Taki Taki

Taki: Wimbledon has changed since I played there

issue 22 June 2013

A first-round loser at Wimbledon this year will receive £23,000 for showing up. Back in 1957 I got £80 for losing in the singles qualifying draw and getting into the draws for the men’s doubles and mixed. Call it inflation, if you like, but today’s pros outside the top 100 need the moolah more than we did back then. I travelled with two Cubans, the Garrido brothers, and two Chileans, Pato Rodríguez and Potoko Aguirre. We lived at the Shelbourne Hotel in Earls Court, a grubby place that’s still around, and we paid £1 per week for a room without bath. On the Sunday before the championships started, I met a beautiful actress, Lisa G., who lived in Deanery Mews next to the Dorchester. I moved in for the duration and they were furious. When I brought her to the competitors’ section, my doubles partner, Wayne Van Voorhees, fell head over heels in love and threatened to pull out of the doubles if I remained possessive. All I can say, 56 years later, is he played his heart out for me.

Tennis was a wonderful sport when it was shamateur. We all travelled more or less together, and hung out in bunches. The top stars drank with the lowliest players, and the middle ranks did the same with their kind. Just like society, I guess. Mervyn Rose, who had won the Australian and was a perennial quarter finalist in all the majors, hit with me and drank with me. As did Ken Fletcher — we gambled everything we had and then some — as did the great Roy Emerson. All the girls were in love with Emmo but he only had eyes for Joy, his wife. That year Lew Hoad successfully defended his title by crushing Ashley Cooper, and I took him to the Milroy that night, using a friend’s name. No one recognised him and I charged the dinner and champagne to John Goulandris. (He claimed it 50 years later just before he died, and I refused to pay. He was, needless to say, a childhood friend.)

But enough nostalgia; let’s talk about the present state of the game. In my not so humble opinion, matches take much too long and that is so because of the trainers, strategists and other gurus who make a living off those sweating on the court. Somewhere along the line, during the early 1980s, some wise man figured out that a player concentrates better by taking his or her time between points. Typically, it has now deteriorated to the following: towel off, hand the towel back to the ball-boy and then wait for the balls. Examine all three, or sometimes four, of them, and return one or two. Then stare at the opponent à la Sharapova (my least favourite player along with Serena), not unlike Xerxes looking at the Attica plane before the drubbing he took at Salamis. Then, once ready, start tapping the ball. First with the racket, then bouncing it with the hand — sometimes as many as 11 or 13 times. Then, after missing the first serve, the whole rigmarole starts all over again. Nadal, of course, has even more of a ritual. Having done all of the above, he then pushes his hair under the bandana, scratches his backside, and finally is ready for action. Oh, for the days when players towelled off between odd games and the moment the point was over walked up to the service line and served.

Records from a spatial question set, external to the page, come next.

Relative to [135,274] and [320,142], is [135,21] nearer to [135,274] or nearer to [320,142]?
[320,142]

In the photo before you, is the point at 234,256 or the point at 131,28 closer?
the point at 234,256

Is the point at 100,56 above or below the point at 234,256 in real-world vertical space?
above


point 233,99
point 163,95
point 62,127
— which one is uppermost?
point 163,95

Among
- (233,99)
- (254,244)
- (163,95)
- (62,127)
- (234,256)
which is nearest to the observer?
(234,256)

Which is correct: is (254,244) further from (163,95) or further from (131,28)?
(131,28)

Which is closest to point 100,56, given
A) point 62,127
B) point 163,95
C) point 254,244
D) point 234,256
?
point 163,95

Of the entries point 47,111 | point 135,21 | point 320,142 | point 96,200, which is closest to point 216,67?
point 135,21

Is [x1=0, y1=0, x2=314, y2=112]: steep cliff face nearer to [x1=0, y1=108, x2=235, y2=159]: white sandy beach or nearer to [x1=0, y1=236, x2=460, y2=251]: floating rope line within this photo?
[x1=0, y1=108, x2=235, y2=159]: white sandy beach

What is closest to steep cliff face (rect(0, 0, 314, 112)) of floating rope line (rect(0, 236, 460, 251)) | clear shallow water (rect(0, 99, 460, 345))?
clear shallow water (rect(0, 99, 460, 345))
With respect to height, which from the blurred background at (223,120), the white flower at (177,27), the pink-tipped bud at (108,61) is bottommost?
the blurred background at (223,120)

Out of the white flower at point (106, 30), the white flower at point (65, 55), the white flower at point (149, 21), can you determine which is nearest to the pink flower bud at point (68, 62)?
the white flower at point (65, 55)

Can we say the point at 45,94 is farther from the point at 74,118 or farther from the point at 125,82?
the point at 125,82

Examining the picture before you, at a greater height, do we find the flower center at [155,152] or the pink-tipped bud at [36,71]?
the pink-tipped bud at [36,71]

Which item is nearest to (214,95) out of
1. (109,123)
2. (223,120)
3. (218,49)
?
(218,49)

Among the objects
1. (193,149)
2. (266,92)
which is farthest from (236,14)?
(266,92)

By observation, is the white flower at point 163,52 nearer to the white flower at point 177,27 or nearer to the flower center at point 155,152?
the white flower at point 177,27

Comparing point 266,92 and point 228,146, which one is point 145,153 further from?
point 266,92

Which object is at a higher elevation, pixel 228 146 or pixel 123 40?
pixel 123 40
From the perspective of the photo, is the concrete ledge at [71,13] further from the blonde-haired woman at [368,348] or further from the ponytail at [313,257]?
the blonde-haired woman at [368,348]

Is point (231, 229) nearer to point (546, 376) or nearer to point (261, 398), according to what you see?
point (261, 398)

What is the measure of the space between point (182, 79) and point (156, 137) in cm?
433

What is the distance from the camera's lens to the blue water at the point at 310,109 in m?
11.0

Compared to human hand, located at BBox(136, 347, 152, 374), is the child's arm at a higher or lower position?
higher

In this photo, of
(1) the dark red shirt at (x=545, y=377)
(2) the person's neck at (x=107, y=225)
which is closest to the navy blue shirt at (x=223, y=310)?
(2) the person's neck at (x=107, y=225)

The other thing I regret in today’s game is the lack of volleying by singles players. I’ve seen one of the greatest of them all, if not THE greatest, Roger Federer, swing at a ball below the net rather than punching it, a mistake that juniors didn’t commit yesteryear. Mind you, the game is now played from the back because of the technological revolution, so volleying helps but is not as important as attacking the ball early and swinging through.

Another thing that annoys is the non-stop chatter by commentators. The best one is Frew McMillan, a great doubles specialist and Wimbledon champion in his time, because he tries to emulate Dan Maskell in his understatement. Frew used to call me Dirk, as in Bogart, because he thought there was a physical resemblance. ‘That’s where it ends,’ I used to answer. Tennis really doesn’t need to be explained as very few blind people watch television. The American female speakers are the worst. They never shut up, and their voices are highly pitched and whiny. Urgh.

Which brings me to my final point, the shrieking by women, especially my two least-favourite players. Ironically, I stopped it in Greece a long time ago. A junior on the next court was emulating Tarzan and bothering me as my partner and I were winning the veterans doubles title going away. So I screamed at the top of my voice — louder than Tarzan — every time I touched the ball. Everyone started laughing, the referee came down and ordered us both to stop and that was it. I haven’t been back in 20 years, so by now the place must sound like a zoo, but for a while it was a proper tennis club.

Who will win Wimbledon? Easy. Djokovic or Murray, depending on the draw. Third choice Nadal, whose forehand on grass doesn’t force the opponent to hit it around his ears. If Murray had Nadal’s second serve I’d bet the farm. And Federer? No more. It has nothing to do with his game but with his and his opponents’ head. The other three no longer fear him, but he fears them, it’s as simple as that. That’s tennis.